■ TEXTO FUENTE:
-------------------------

Por lo tanto, la premisa fundamental es que el servicio debe ser prestado en las condiciones ofrecidas y pactadas. Si se prometió respuesta en cinco minutos, una demora de quince es un incumplimiento. Si se contrató vigilancia permanente, la ausencia del personal, por el motivo que fuere, es un incumplimiento. No hay grises. El resultado prometido no se alcanzó, y de esa falencia nace, inexorablemente, el deber de reparar.

El ABC de la responsabilidad: Nexo causal y la carga de la prueba

Una vez establecido el incumplimiento —la ausencia de vigilancia o la respuesta tardía—, el siguiente paso es demostrar que ese fallo fue la causa directa del daño sufrido. Esto se conoce en la jerga como ‘nexo de causalidad adecuada’. Es decir, probar que, de haberse cumplido el contrato correctamente, el perjuicio (el robo, el daño) muy probablemente no habría ocurrido o se habría minimizado. La empresa demandada, por supuesto, intentará romper este nexo. Dirá que los delincuentes eran tan profesionales que ni la mejor respuesta los habría detenido, o que el daño era inevitable. Un argumento que postula, en esencia, la propia inutilidad del servicio que venden.

Aquí es donde el derecho del consumidor juega un papel estelar. El artículo 53 de la Ley 24.240 introduce lo que se conoce como ‘cargas probatorias dinámicas’. En criollo: quien está en mejores condiciones de probar un hecho, debe hacerlo. ¿Quién tiene los registros de la alarma, los logs del sistema, las grabaciones, los partes de los vigiladores y los protocolos de actuación? La empresa. Por lo tanto, no es el cliente quien debe realizar una proeza para demostrar el fallo; es la empresa la que debe probar, con una pila de documentación irrefutable, que cumplió con cada coma de sus obligaciones y que su accionar fue impecable y tempestivo. El silencio, la evasiva o la presentación de registros incompletos o ‘convenientemente’ corruptos son, en la práctica procesal, una confesión por omisión.

-------------------------

■ DATOS RECOPILADOS:
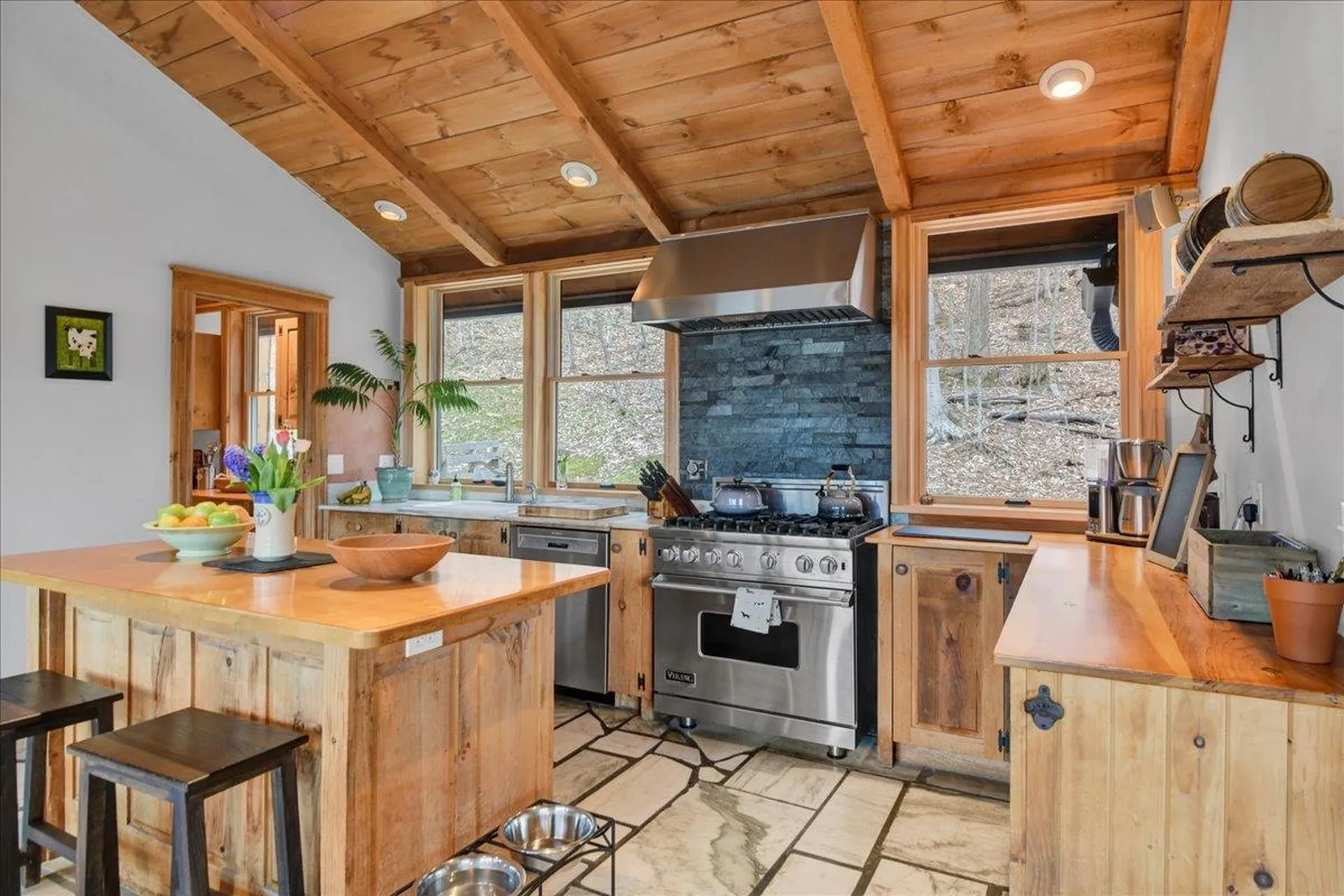 460 Bull Moose Ridge Road Stowe VT 05672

-------------------------

■ ACTIVIDAD 1:
Indica si cada afirmación coincide con el texto sobre la responsabilidad de las empresas de vigilancia. Responde sí o no y cita las palabras exactas del texto que lo deciden.
(a) Cuando se prometió una respuesta en cinco minutos, una demora de quince constituye un incumplimiento.
(b) Según el artículo 53 de la Ley 24.240, el cliente debe probar el fallo de la empresa.
(c) La ausencia del personal de vigilancia deja de ser un incumplimiento si tiene un motivo justificado.
■ ACTIVIDAD 2:
Traduce al inglés esta oración del texto sobre la responsabilidad de las empresas de vigilancia: "En criollo: quien está en mejores condiciones de probar un hecho, debe hacerlo."
■ ACTIVIDAD 3:
Prosigue el texto sobre la responsabilidad de las empresas de vigilancia a partir de su última oración.
El material no tiene relación con el texto fuente.

■ RESPUESTA ESPERADA 1:
(a) Sí: "Si se prometió respuesta en cinco minutos, una demora de quince es un incumplimiento."
(b) No: "no es el cliente quien debe realizar una proeza para demostrar el fallo; es la empresa la que debe probar"
(c) No: "la ausencia del personal, por el motivo que fuere, es un incumplimiento."

■ RESPUESTA ESPERADA 2:
In plain terms: whoever is in the best position to prove a fact must do so.

■ RESPUESTA ESPERADA 3:
La evidencia es la reina del proceso. Para el damnificado, es vital recopilar todo lo posible: fotos del estado de la propiedad tras el hecho, la denuncia policial detallando el horario, testimonios de vecinos que puedan haber visto o escuchado algo, y, fundamentalmente, el registro de las llamadas a la empresa de seguridad. Cada minuto de demora, cada respuesta evasiva del operador, es oro en polvo. Para la empresa, su mejor defensa es una transparencia absoluta: presentar protocolos claros, registros de GPS de sus móviles, grabaciones de comunicaciones y cualquier otro elemento que demuestre que actuaron con la máxima diligencia que su propio marketing promete. Si no pueden demostrarlo, es porque probablemente no ocurrió.

El repertorio del damnificado: Tipos de daño y el famoso daño punitivo

Superadas las etapas anteriores, llegamos al momento de ponerle un número al perjuicio. El reclamo no se limita, como algunos creen, al valor de los objetos robados. La reparación debe ser integral. Esto incluye, en primer lugar, el daño emergente: el valor de reposición a nuevo de todo lo sustraído o dañado. Si se robaron un televisor, no se debe su valor de usado, sino lo que cuesta comprar uno nuevo de similares características. La depreciación la sufre el ladrón, no la víctima.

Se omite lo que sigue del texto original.